New PointLocatorData SDK API: people have access to part of GATOR and shrinkwraps guts: fast to get closest surface values and evaluate properties at any location of a NURBS or polygon mesh. New GeometryAccessor SDK API: easy and scalable access to mesh and subdivs data, including clusters and cluster properties (used in the new dotXSI).

More Miscellaneous

Reference models persist constraints and there is a new RefModel_PreModSave option. Workgroup based toolbars are new editable and custom mental ray shaders can be installed on any workgroup with out restarting XSI after install. XSI 5 now includes Behavior 2.1, which is an updated version. Not really a feature of XSI, but the new version of mainwin seems to make XSI more Linux friendly. (It seems to work much better with unsupported distros.)

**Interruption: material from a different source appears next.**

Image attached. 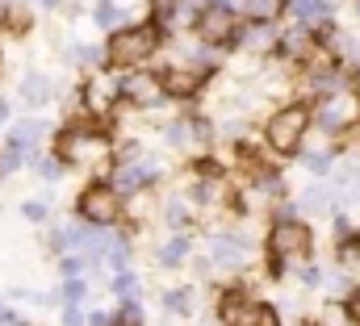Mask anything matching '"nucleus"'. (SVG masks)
<instances>
[{"instance_id":"1","label":"nucleus","mask_w":360,"mask_h":326,"mask_svg":"<svg viewBox=\"0 0 360 326\" xmlns=\"http://www.w3.org/2000/svg\"><path fill=\"white\" fill-rule=\"evenodd\" d=\"M314 251V230L302 218H276L269 230V255L276 268H297Z\"/></svg>"},{"instance_id":"2","label":"nucleus","mask_w":360,"mask_h":326,"mask_svg":"<svg viewBox=\"0 0 360 326\" xmlns=\"http://www.w3.org/2000/svg\"><path fill=\"white\" fill-rule=\"evenodd\" d=\"M160 25H126V30H113L109 46H105V59L113 67H143L155 51H160Z\"/></svg>"},{"instance_id":"3","label":"nucleus","mask_w":360,"mask_h":326,"mask_svg":"<svg viewBox=\"0 0 360 326\" xmlns=\"http://www.w3.org/2000/svg\"><path fill=\"white\" fill-rule=\"evenodd\" d=\"M310 122H314V117H310L306 105H281L269 122H264V143H269V151H276V155H293V151L306 143Z\"/></svg>"},{"instance_id":"4","label":"nucleus","mask_w":360,"mask_h":326,"mask_svg":"<svg viewBox=\"0 0 360 326\" xmlns=\"http://www.w3.org/2000/svg\"><path fill=\"white\" fill-rule=\"evenodd\" d=\"M310 117H314V126L323 134H348L360 122V88L344 84V88H335L327 96H319V105H314Z\"/></svg>"},{"instance_id":"5","label":"nucleus","mask_w":360,"mask_h":326,"mask_svg":"<svg viewBox=\"0 0 360 326\" xmlns=\"http://www.w3.org/2000/svg\"><path fill=\"white\" fill-rule=\"evenodd\" d=\"M55 155L63 163H80V167H89V163H101L109 155V138L96 130V126H84V122H76V126H68L59 138H55Z\"/></svg>"},{"instance_id":"6","label":"nucleus","mask_w":360,"mask_h":326,"mask_svg":"<svg viewBox=\"0 0 360 326\" xmlns=\"http://www.w3.org/2000/svg\"><path fill=\"white\" fill-rule=\"evenodd\" d=\"M239 25H243V21H239L235 4H226V0H205V4L197 8V21H193L197 38L210 42V46H226V42H235Z\"/></svg>"},{"instance_id":"7","label":"nucleus","mask_w":360,"mask_h":326,"mask_svg":"<svg viewBox=\"0 0 360 326\" xmlns=\"http://www.w3.org/2000/svg\"><path fill=\"white\" fill-rule=\"evenodd\" d=\"M76 209H80V222H89V226H117L122 222V214H126V205H122V193L113 188V184H89L84 193H80V201H76Z\"/></svg>"},{"instance_id":"8","label":"nucleus","mask_w":360,"mask_h":326,"mask_svg":"<svg viewBox=\"0 0 360 326\" xmlns=\"http://www.w3.org/2000/svg\"><path fill=\"white\" fill-rule=\"evenodd\" d=\"M117 88H122V100H130L139 109H151V105L164 100V76L143 72V67H126V76L117 80Z\"/></svg>"},{"instance_id":"9","label":"nucleus","mask_w":360,"mask_h":326,"mask_svg":"<svg viewBox=\"0 0 360 326\" xmlns=\"http://www.w3.org/2000/svg\"><path fill=\"white\" fill-rule=\"evenodd\" d=\"M160 176H164V163L139 155V159H122L117 163V171H113L109 184H113L117 193H143V188H151Z\"/></svg>"},{"instance_id":"10","label":"nucleus","mask_w":360,"mask_h":326,"mask_svg":"<svg viewBox=\"0 0 360 326\" xmlns=\"http://www.w3.org/2000/svg\"><path fill=\"white\" fill-rule=\"evenodd\" d=\"M210 263H214V272H235V268H243L248 263V255H252V243L243 239V235H231V230H222V235H214L210 239Z\"/></svg>"},{"instance_id":"11","label":"nucleus","mask_w":360,"mask_h":326,"mask_svg":"<svg viewBox=\"0 0 360 326\" xmlns=\"http://www.w3.org/2000/svg\"><path fill=\"white\" fill-rule=\"evenodd\" d=\"M80 96H84V109H89V113L105 117V113L122 100V88H117V80H113V76H105V72L96 67V76H89V80H84Z\"/></svg>"},{"instance_id":"12","label":"nucleus","mask_w":360,"mask_h":326,"mask_svg":"<svg viewBox=\"0 0 360 326\" xmlns=\"http://www.w3.org/2000/svg\"><path fill=\"white\" fill-rule=\"evenodd\" d=\"M151 21L168 34V30H180V25H193L197 8L188 0H151Z\"/></svg>"},{"instance_id":"13","label":"nucleus","mask_w":360,"mask_h":326,"mask_svg":"<svg viewBox=\"0 0 360 326\" xmlns=\"http://www.w3.org/2000/svg\"><path fill=\"white\" fill-rule=\"evenodd\" d=\"M226 197V180H222V171L218 167H201L197 171V180L188 184V201H197V205H214V201H222Z\"/></svg>"},{"instance_id":"14","label":"nucleus","mask_w":360,"mask_h":326,"mask_svg":"<svg viewBox=\"0 0 360 326\" xmlns=\"http://www.w3.org/2000/svg\"><path fill=\"white\" fill-rule=\"evenodd\" d=\"M201 88V72L197 67H172V72H164V92L168 96H193Z\"/></svg>"},{"instance_id":"15","label":"nucleus","mask_w":360,"mask_h":326,"mask_svg":"<svg viewBox=\"0 0 360 326\" xmlns=\"http://www.w3.org/2000/svg\"><path fill=\"white\" fill-rule=\"evenodd\" d=\"M289 13L297 17V25H323L331 17V0H289Z\"/></svg>"},{"instance_id":"16","label":"nucleus","mask_w":360,"mask_h":326,"mask_svg":"<svg viewBox=\"0 0 360 326\" xmlns=\"http://www.w3.org/2000/svg\"><path fill=\"white\" fill-rule=\"evenodd\" d=\"M188 251H193V239H188L184 230H176L168 243L155 251V259H160V268H180V263L188 259Z\"/></svg>"},{"instance_id":"17","label":"nucleus","mask_w":360,"mask_h":326,"mask_svg":"<svg viewBox=\"0 0 360 326\" xmlns=\"http://www.w3.org/2000/svg\"><path fill=\"white\" fill-rule=\"evenodd\" d=\"M239 326H281V314L272 310L269 301H256V297H248V306H243V318Z\"/></svg>"},{"instance_id":"18","label":"nucleus","mask_w":360,"mask_h":326,"mask_svg":"<svg viewBox=\"0 0 360 326\" xmlns=\"http://www.w3.org/2000/svg\"><path fill=\"white\" fill-rule=\"evenodd\" d=\"M21 100H25L30 109H38V105H46V100H51V84H46V76H38V72H30V76H21Z\"/></svg>"},{"instance_id":"19","label":"nucleus","mask_w":360,"mask_h":326,"mask_svg":"<svg viewBox=\"0 0 360 326\" xmlns=\"http://www.w3.org/2000/svg\"><path fill=\"white\" fill-rule=\"evenodd\" d=\"M285 8H289V0H243L248 21H276Z\"/></svg>"},{"instance_id":"20","label":"nucleus","mask_w":360,"mask_h":326,"mask_svg":"<svg viewBox=\"0 0 360 326\" xmlns=\"http://www.w3.org/2000/svg\"><path fill=\"white\" fill-rule=\"evenodd\" d=\"M42 134H46V126H42L38 117H25V122H17V126L8 130V138H13V143H21V147H30V151H34V143H38Z\"/></svg>"},{"instance_id":"21","label":"nucleus","mask_w":360,"mask_h":326,"mask_svg":"<svg viewBox=\"0 0 360 326\" xmlns=\"http://www.w3.org/2000/svg\"><path fill=\"white\" fill-rule=\"evenodd\" d=\"M30 155H34L30 147H21V143H13V138H8V147L0 151V176H8V171H17L21 163L30 159Z\"/></svg>"},{"instance_id":"22","label":"nucleus","mask_w":360,"mask_h":326,"mask_svg":"<svg viewBox=\"0 0 360 326\" xmlns=\"http://www.w3.org/2000/svg\"><path fill=\"white\" fill-rule=\"evenodd\" d=\"M164 138H168V147H176V151L193 147V130H188V117H176V122H168V126H164Z\"/></svg>"},{"instance_id":"23","label":"nucleus","mask_w":360,"mask_h":326,"mask_svg":"<svg viewBox=\"0 0 360 326\" xmlns=\"http://www.w3.org/2000/svg\"><path fill=\"white\" fill-rule=\"evenodd\" d=\"M193 218H188V205L180 201V197H168L164 201V226H172V230H184Z\"/></svg>"},{"instance_id":"24","label":"nucleus","mask_w":360,"mask_h":326,"mask_svg":"<svg viewBox=\"0 0 360 326\" xmlns=\"http://www.w3.org/2000/svg\"><path fill=\"white\" fill-rule=\"evenodd\" d=\"M92 21H96L101 30H113L117 21H126V13H122V8H117L113 0H101V4L92 8Z\"/></svg>"},{"instance_id":"25","label":"nucleus","mask_w":360,"mask_h":326,"mask_svg":"<svg viewBox=\"0 0 360 326\" xmlns=\"http://www.w3.org/2000/svg\"><path fill=\"white\" fill-rule=\"evenodd\" d=\"M30 163H34V171H38L42 180H59V176H63V167H68L59 155H30Z\"/></svg>"},{"instance_id":"26","label":"nucleus","mask_w":360,"mask_h":326,"mask_svg":"<svg viewBox=\"0 0 360 326\" xmlns=\"http://www.w3.org/2000/svg\"><path fill=\"white\" fill-rule=\"evenodd\" d=\"M113 293H117L122 301H134V297H139V280H134V272H130V268L113 272Z\"/></svg>"},{"instance_id":"27","label":"nucleus","mask_w":360,"mask_h":326,"mask_svg":"<svg viewBox=\"0 0 360 326\" xmlns=\"http://www.w3.org/2000/svg\"><path fill=\"white\" fill-rule=\"evenodd\" d=\"M160 301H164L168 314H188V310H193V293H188V289H168Z\"/></svg>"},{"instance_id":"28","label":"nucleus","mask_w":360,"mask_h":326,"mask_svg":"<svg viewBox=\"0 0 360 326\" xmlns=\"http://www.w3.org/2000/svg\"><path fill=\"white\" fill-rule=\"evenodd\" d=\"M302 163H306V171H314V176H327V171L335 167V159H331L327 151H310V155H306Z\"/></svg>"},{"instance_id":"29","label":"nucleus","mask_w":360,"mask_h":326,"mask_svg":"<svg viewBox=\"0 0 360 326\" xmlns=\"http://www.w3.org/2000/svg\"><path fill=\"white\" fill-rule=\"evenodd\" d=\"M84 293H89V285H84L80 276H68V280H63V301L80 306V301H84Z\"/></svg>"},{"instance_id":"30","label":"nucleus","mask_w":360,"mask_h":326,"mask_svg":"<svg viewBox=\"0 0 360 326\" xmlns=\"http://www.w3.org/2000/svg\"><path fill=\"white\" fill-rule=\"evenodd\" d=\"M21 218H25V222H46V218H51V205H46V201H25V205H21Z\"/></svg>"},{"instance_id":"31","label":"nucleus","mask_w":360,"mask_h":326,"mask_svg":"<svg viewBox=\"0 0 360 326\" xmlns=\"http://www.w3.org/2000/svg\"><path fill=\"white\" fill-rule=\"evenodd\" d=\"M188 130H193V147H197V143L205 147V143L214 138V130H210V122H205V117H188Z\"/></svg>"},{"instance_id":"32","label":"nucleus","mask_w":360,"mask_h":326,"mask_svg":"<svg viewBox=\"0 0 360 326\" xmlns=\"http://www.w3.org/2000/svg\"><path fill=\"white\" fill-rule=\"evenodd\" d=\"M101 55L105 51H96V46H76V63H84V67H101Z\"/></svg>"},{"instance_id":"33","label":"nucleus","mask_w":360,"mask_h":326,"mask_svg":"<svg viewBox=\"0 0 360 326\" xmlns=\"http://www.w3.org/2000/svg\"><path fill=\"white\" fill-rule=\"evenodd\" d=\"M302 205H306V209H327V205H331V197H327L323 188H310V193L302 197Z\"/></svg>"},{"instance_id":"34","label":"nucleus","mask_w":360,"mask_h":326,"mask_svg":"<svg viewBox=\"0 0 360 326\" xmlns=\"http://www.w3.org/2000/svg\"><path fill=\"white\" fill-rule=\"evenodd\" d=\"M89 318H84V310L80 306H72V301H63V326H84Z\"/></svg>"},{"instance_id":"35","label":"nucleus","mask_w":360,"mask_h":326,"mask_svg":"<svg viewBox=\"0 0 360 326\" xmlns=\"http://www.w3.org/2000/svg\"><path fill=\"white\" fill-rule=\"evenodd\" d=\"M84 268H89V259H80V255H63V272H68V276H80Z\"/></svg>"},{"instance_id":"36","label":"nucleus","mask_w":360,"mask_h":326,"mask_svg":"<svg viewBox=\"0 0 360 326\" xmlns=\"http://www.w3.org/2000/svg\"><path fill=\"white\" fill-rule=\"evenodd\" d=\"M0 326H25V322H21V318L8 310V306H0Z\"/></svg>"},{"instance_id":"37","label":"nucleus","mask_w":360,"mask_h":326,"mask_svg":"<svg viewBox=\"0 0 360 326\" xmlns=\"http://www.w3.org/2000/svg\"><path fill=\"white\" fill-rule=\"evenodd\" d=\"M348 318L360 322V293H356V297H348Z\"/></svg>"},{"instance_id":"38","label":"nucleus","mask_w":360,"mask_h":326,"mask_svg":"<svg viewBox=\"0 0 360 326\" xmlns=\"http://www.w3.org/2000/svg\"><path fill=\"white\" fill-rule=\"evenodd\" d=\"M89 326H109V318H105L101 310H92V314H89Z\"/></svg>"},{"instance_id":"39","label":"nucleus","mask_w":360,"mask_h":326,"mask_svg":"<svg viewBox=\"0 0 360 326\" xmlns=\"http://www.w3.org/2000/svg\"><path fill=\"white\" fill-rule=\"evenodd\" d=\"M0 126H8V100L0 96Z\"/></svg>"},{"instance_id":"40","label":"nucleus","mask_w":360,"mask_h":326,"mask_svg":"<svg viewBox=\"0 0 360 326\" xmlns=\"http://www.w3.org/2000/svg\"><path fill=\"white\" fill-rule=\"evenodd\" d=\"M109 326H139V322H130V318H113Z\"/></svg>"},{"instance_id":"41","label":"nucleus","mask_w":360,"mask_h":326,"mask_svg":"<svg viewBox=\"0 0 360 326\" xmlns=\"http://www.w3.org/2000/svg\"><path fill=\"white\" fill-rule=\"evenodd\" d=\"M38 4H46V8H59V4H63V0H38Z\"/></svg>"},{"instance_id":"42","label":"nucleus","mask_w":360,"mask_h":326,"mask_svg":"<svg viewBox=\"0 0 360 326\" xmlns=\"http://www.w3.org/2000/svg\"><path fill=\"white\" fill-rule=\"evenodd\" d=\"M356 8H360V0H356Z\"/></svg>"}]
</instances>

Face Robot is a true muscle/tissue based simulation.

Face Robot

Face Robot is a special projects tool from Softimage that isnt a part of any of the three price points currently available to XSI users. Its a standalone product, still in development, but could likely become integrated into the general software after it has been ground through the production grinder. Face Robot is a true muscle/tissue based simulation that actually approximates the skull, muscle and sinew under the flash surface. Based on an approximate musculature of the face, the software allows the user through an interactive gui based pick session to define key points on the face. Models are adorned with tracking points from which were generated the control system for the entire face. Pull on the control points and its amazing to watch the mesh accurately slide over the underlying tissue. Softimage also hinted that this technology will extend beyond just facial animation. Body Robot anyone?

Blur Studio uses this tool to produce a huge amount of very high quality facial animation in an extremely short time span. By their calculations, they were able to produce a finished second of facial animation in one hour, with the performance results surpassing expectations.

The system implications go much further than animation productivity and quality. The number of facial MoCap points has been severely reduced saving significant time and difficulty in the point placement process and the post cleanup work (not to mention money on spirit gum, or whatever they used.

Is this something that will be available to the masses? My impression is, probably not at first, but definitely down the not too distant road. History has shown this to be the case with other technologies developed by special projects.

One more thing: For anyone out there quick to mention any of the various existing facial animation systems, I should tell you now that while these systems offer some nice tools for time saving and efficiency, not one of them comes remotely close in performance results per unit of work. Keep in mind that these other programs have been in development for years and what were seeing from Face Robot is just the first cycle. Its only going to get better from here. The bar has been raised, and that can only be good for all of us.

Ed Harriss is a 3D artist/technical director working at Alternate Route Studios in North Carolina. He is a Softimage expert and very well known in the community for his Softimage Learning Tools and his book How to Get a Job in CG. He also writes for several online and print magazines and is forum moderator on XSI Base.com.